▶ [Document text]:
Internal Boxing

Nei Jia Quan/Internal Family Boxing

Nei Jia Quan – Internal Family Boxing, is a system of practicing the fighting ability that combines three styles of Chinese Wushu. Xing Yi Ba GuaTai Ji.

Those three styles evolved and kept developing independently for many years and each resembles its story and special features. The first time that those three arts were combined under the name Nei Jia Quan was in 1894 when the Ba Gua Quan teacher Cheng Ting Hua and his friends Liu De Kuan, Li Cun Yi and Liu Wei Xian were united and created a small martial arts organization.
They have observed that even thought the three styles were build on a different central idea, those ideas were of equal importance and essential in order for the trainee to develop his/her martial ability.
In order to improve the level of their arts, to achieve a harmonious coexistence of different styles and teachers and to increase the level of their trainees they have considered it right to teach those three styles together as a unity.

▶ [Challenges]:
(1) Name every person the Nei Jia Quan text says was involved in founding the small martial arts organization in 1894.
(2) Reproduce the portion of the Nei Jia Quan text that begins with the words containing "Nei Jia Quan/Internal" and ends with "martial arts organization.".

▶ [Items]:
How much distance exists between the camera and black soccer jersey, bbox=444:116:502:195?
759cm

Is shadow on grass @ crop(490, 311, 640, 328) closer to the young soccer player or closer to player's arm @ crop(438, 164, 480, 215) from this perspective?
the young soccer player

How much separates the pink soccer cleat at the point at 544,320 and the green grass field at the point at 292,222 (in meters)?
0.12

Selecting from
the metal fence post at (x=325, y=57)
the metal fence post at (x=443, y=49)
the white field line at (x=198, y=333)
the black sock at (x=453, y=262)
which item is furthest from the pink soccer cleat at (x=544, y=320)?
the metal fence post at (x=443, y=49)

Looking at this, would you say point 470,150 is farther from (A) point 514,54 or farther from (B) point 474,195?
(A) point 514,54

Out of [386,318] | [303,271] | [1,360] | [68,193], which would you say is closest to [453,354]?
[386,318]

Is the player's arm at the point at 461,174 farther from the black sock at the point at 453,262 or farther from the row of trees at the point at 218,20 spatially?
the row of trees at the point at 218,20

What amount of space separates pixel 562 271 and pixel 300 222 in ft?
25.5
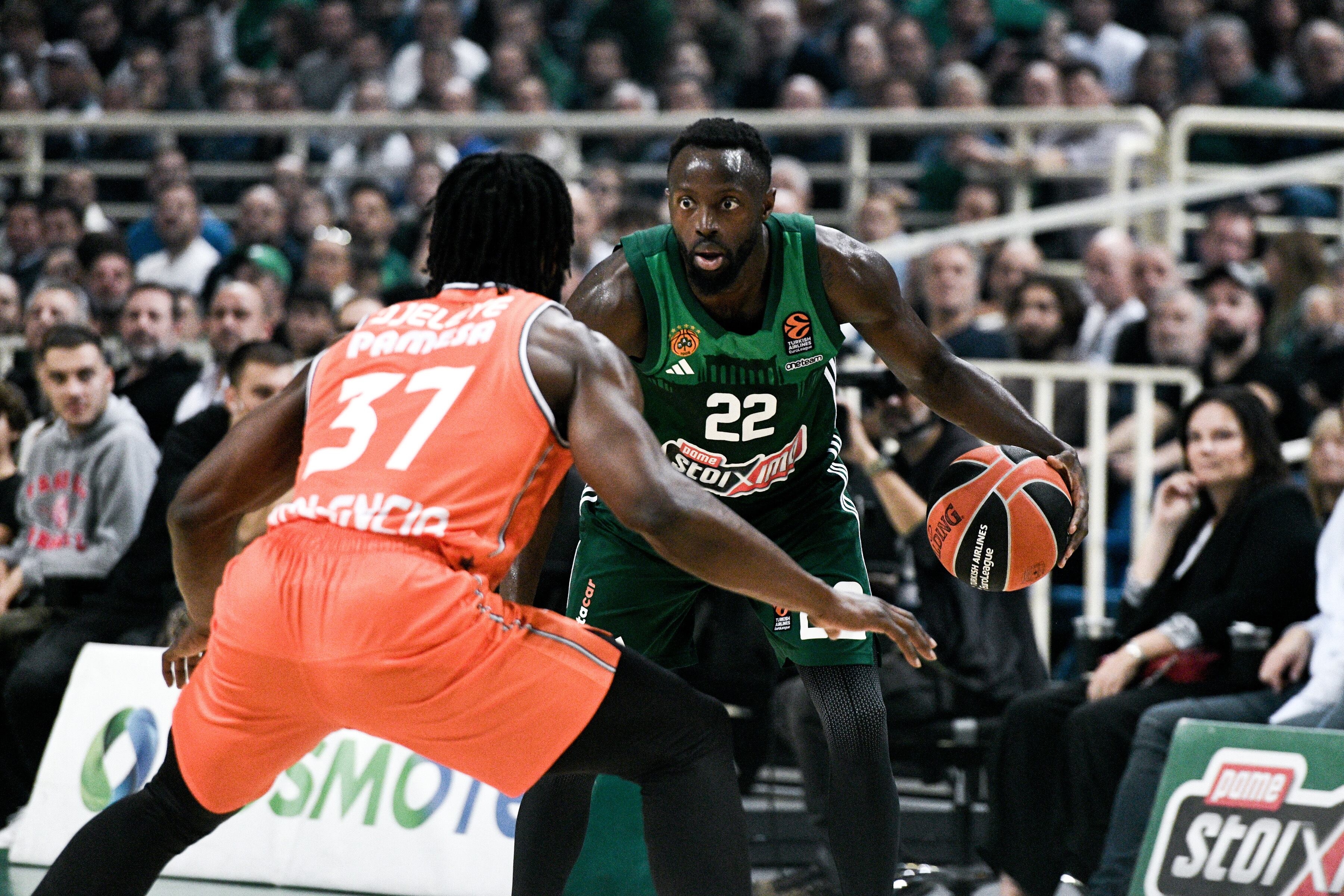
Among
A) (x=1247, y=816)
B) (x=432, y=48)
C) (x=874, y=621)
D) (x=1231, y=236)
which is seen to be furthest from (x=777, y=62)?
(x=874, y=621)

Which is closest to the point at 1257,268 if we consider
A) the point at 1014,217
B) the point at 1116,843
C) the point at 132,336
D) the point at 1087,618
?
the point at 1014,217

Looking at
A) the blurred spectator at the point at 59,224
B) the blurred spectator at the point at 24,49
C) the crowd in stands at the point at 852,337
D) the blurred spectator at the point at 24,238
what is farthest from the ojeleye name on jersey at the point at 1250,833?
the blurred spectator at the point at 24,49

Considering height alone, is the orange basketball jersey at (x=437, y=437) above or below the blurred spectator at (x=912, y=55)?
below

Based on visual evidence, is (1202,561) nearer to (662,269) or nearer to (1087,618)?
(1087,618)

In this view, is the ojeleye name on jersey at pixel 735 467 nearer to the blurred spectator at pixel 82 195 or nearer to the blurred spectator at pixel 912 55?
the blurred spectator at pixel 912 55

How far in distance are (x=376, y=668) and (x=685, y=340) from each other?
1315mm

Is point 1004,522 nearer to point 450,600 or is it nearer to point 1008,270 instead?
point 450,600

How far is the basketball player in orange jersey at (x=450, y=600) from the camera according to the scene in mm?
2547

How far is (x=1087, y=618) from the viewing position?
5816 mm

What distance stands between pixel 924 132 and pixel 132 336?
15.2 feet

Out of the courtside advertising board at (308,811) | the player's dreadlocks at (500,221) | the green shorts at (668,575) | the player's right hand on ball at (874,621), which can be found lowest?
the courtside advertising board at (308,811)

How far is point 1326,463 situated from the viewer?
563cm

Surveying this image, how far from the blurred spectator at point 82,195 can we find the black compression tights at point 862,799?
7135 mm

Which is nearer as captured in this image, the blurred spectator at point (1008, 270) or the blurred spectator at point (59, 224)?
the blurred spectator at point (1008, 270)
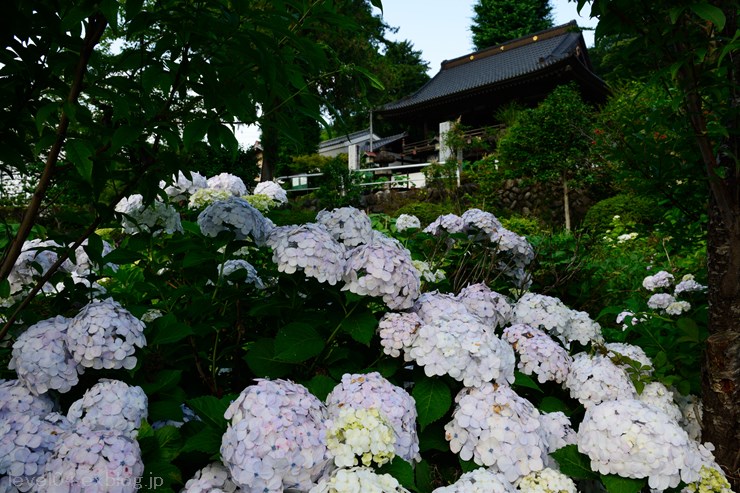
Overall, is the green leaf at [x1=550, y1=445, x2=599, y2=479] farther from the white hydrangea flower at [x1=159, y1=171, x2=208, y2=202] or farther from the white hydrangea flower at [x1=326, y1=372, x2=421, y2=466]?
the white hydrangea flower at [x1=159, y1=171, x2=208, y2=202]

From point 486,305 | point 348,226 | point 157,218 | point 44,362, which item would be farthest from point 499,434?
point 157,218

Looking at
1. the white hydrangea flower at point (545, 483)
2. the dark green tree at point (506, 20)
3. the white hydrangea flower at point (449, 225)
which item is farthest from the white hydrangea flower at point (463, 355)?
the dark green tree at point (506, 20)

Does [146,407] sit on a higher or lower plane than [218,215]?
lower

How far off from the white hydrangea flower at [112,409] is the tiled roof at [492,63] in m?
19.3

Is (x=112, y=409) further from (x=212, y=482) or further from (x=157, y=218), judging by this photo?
(x=157, y=218)

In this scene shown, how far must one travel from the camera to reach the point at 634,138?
7.22ft

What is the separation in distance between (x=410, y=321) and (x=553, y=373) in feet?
1.83

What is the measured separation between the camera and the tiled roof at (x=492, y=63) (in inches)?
826

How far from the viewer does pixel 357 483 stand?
1059mm

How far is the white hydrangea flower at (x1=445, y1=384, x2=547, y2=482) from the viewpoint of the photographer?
4.37 ft

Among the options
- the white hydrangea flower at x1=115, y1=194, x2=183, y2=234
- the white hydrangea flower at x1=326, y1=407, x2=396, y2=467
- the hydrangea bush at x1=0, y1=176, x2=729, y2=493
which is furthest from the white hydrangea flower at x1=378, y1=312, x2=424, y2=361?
the white hydrangea flower at x1=115, y1=194, x2=183, y2=234

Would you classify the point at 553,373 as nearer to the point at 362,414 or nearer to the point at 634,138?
the point at 362,414

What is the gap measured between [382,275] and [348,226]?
41cm

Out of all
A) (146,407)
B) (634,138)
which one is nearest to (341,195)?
(634,138)
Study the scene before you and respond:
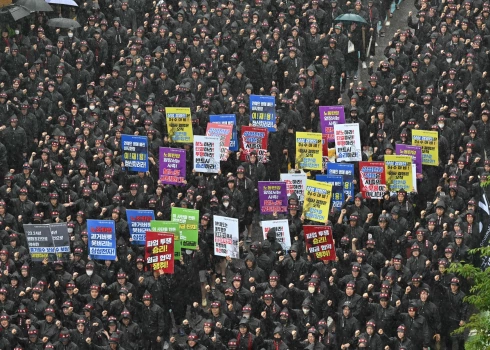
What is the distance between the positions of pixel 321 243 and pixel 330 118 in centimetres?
466

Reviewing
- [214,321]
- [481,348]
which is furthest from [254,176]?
[481,348]

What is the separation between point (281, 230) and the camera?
108 ft

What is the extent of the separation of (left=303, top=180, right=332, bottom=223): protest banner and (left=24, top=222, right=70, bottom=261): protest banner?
4796 millimetres

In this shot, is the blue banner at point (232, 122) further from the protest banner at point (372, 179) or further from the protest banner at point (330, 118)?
the protest banner at point (372, 179)

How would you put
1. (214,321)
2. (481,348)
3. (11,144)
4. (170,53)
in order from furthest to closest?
(170,53) → (11,144) → (214,321) → (481,348)

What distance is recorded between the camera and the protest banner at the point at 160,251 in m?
31.5

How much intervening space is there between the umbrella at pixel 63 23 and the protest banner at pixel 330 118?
724cm

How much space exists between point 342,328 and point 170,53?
A: 11.0 metres

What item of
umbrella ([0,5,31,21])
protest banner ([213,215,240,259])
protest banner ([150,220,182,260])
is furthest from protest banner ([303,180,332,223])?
umbrella ([0,5,31,21])

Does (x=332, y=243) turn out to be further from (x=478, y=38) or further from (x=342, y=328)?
(x=478, y=38)

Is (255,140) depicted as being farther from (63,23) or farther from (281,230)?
(63,23)

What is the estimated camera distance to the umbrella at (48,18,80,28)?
131 feet

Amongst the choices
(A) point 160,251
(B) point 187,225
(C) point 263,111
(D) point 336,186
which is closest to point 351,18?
(C) point 263,111

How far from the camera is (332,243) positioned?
3192 cm
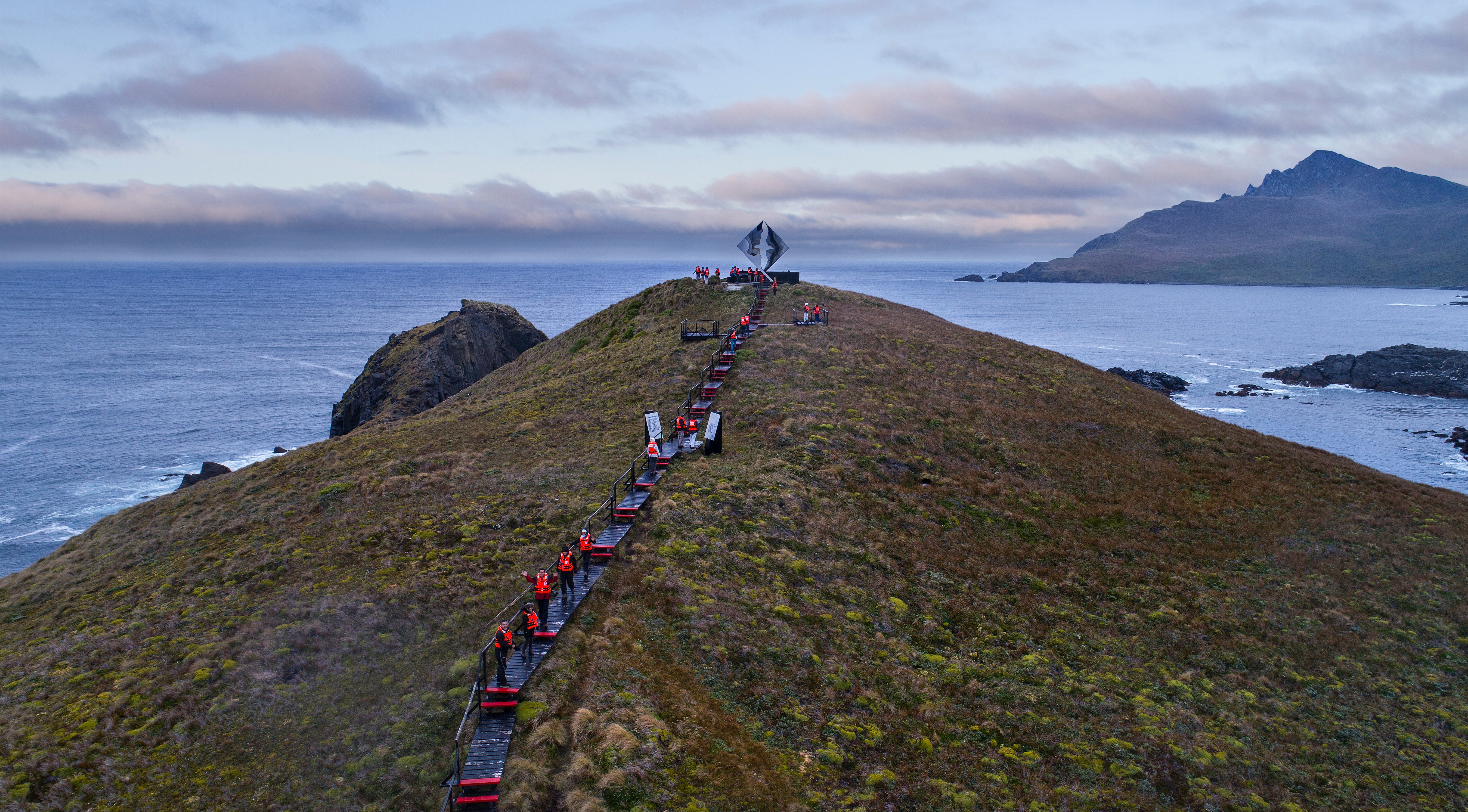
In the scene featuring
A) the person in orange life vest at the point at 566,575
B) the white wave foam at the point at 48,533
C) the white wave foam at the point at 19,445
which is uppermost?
the person in orange life vest at the point at 566,575

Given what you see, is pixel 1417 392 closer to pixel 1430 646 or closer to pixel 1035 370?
pixel 1035 370

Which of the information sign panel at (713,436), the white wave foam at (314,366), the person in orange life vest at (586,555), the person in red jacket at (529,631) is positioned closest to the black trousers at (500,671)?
the person in red jacket at (529,631)

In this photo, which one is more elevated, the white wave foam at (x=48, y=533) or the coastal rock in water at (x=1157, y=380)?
the coastal rock in water at (x=1157, y=380)

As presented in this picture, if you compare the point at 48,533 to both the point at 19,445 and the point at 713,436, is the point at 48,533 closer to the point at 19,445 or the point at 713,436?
the point at 19,445

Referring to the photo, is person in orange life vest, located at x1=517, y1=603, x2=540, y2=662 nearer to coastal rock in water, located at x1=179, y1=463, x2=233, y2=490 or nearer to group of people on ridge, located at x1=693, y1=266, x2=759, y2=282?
group of people on ridge, located at x1=693, y1=266, x2=759, y2=282

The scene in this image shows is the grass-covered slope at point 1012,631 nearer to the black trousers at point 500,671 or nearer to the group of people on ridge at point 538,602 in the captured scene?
the black trousers at point 500,671

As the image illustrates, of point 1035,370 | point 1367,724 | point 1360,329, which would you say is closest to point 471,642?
point 1367,724
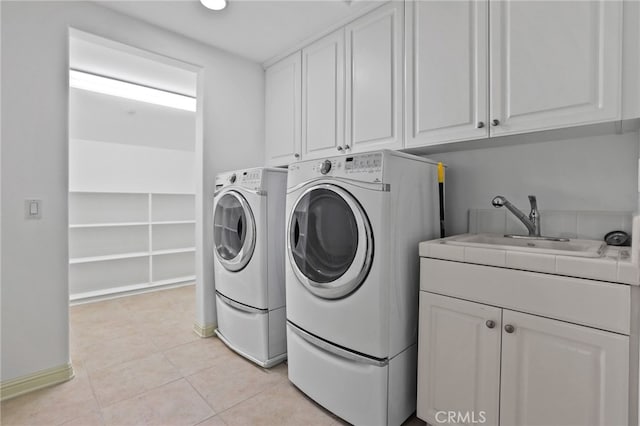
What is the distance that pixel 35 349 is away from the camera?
71.2 inches

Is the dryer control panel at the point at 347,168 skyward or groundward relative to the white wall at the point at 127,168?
groundward

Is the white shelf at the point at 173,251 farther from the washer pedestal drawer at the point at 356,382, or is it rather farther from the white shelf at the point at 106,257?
the washer pedestal drawer at the point at 356,382

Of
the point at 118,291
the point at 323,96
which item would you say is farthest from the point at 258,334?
the point at 118,291

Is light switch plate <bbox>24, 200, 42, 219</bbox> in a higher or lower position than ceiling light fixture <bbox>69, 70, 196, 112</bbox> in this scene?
lower

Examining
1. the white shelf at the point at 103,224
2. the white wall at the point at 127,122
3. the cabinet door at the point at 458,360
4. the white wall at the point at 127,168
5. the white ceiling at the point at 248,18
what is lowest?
the cabinet door at the point at 458,360

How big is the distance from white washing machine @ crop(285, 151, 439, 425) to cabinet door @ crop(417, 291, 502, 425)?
0.12 m

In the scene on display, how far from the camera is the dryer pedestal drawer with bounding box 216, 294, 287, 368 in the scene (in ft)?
6.69

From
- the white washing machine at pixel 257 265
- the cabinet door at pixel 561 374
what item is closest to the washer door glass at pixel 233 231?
the white washing machine at pixel 257 265

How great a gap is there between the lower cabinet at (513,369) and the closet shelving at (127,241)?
141 inches

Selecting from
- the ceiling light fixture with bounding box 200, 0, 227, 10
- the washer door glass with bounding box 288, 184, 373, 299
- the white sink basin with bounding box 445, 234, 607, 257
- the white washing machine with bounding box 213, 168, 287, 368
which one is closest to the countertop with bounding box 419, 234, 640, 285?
the white sink basin with bounding box 445, 234, 607, 257

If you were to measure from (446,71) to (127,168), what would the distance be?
12.0ft

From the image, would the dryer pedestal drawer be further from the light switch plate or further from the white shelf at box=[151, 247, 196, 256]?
the white shelf at box=[151, 247, 196, 256]

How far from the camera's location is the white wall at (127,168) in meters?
3.45

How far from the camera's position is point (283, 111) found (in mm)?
2662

▶ [Completed exercise]:
(1) Cheng Ting Hua, Liu De Kuan, Li Cun Yi, Liu Wei Xian

(2)
Nei Jia Quan/Internal Family Boxing

Nei Jia Quan – Internal Family Boxing, is a system of practicing the fighting ability that combines three styles of Chinese Wushu. Xing Yi Ba GuaTai Ji.

Those three styles evolved and kept developing independently for many years and each resembles its story and special features. The first time that those three arts were combined under the name Nei Jia Quan was in 1894 when the Ba Gua Quan teacher Cheng Ting Hua and his friends Liu De Kuan, Li Cun Yi and Liu Wei Xian were united and created a small martial arts organization.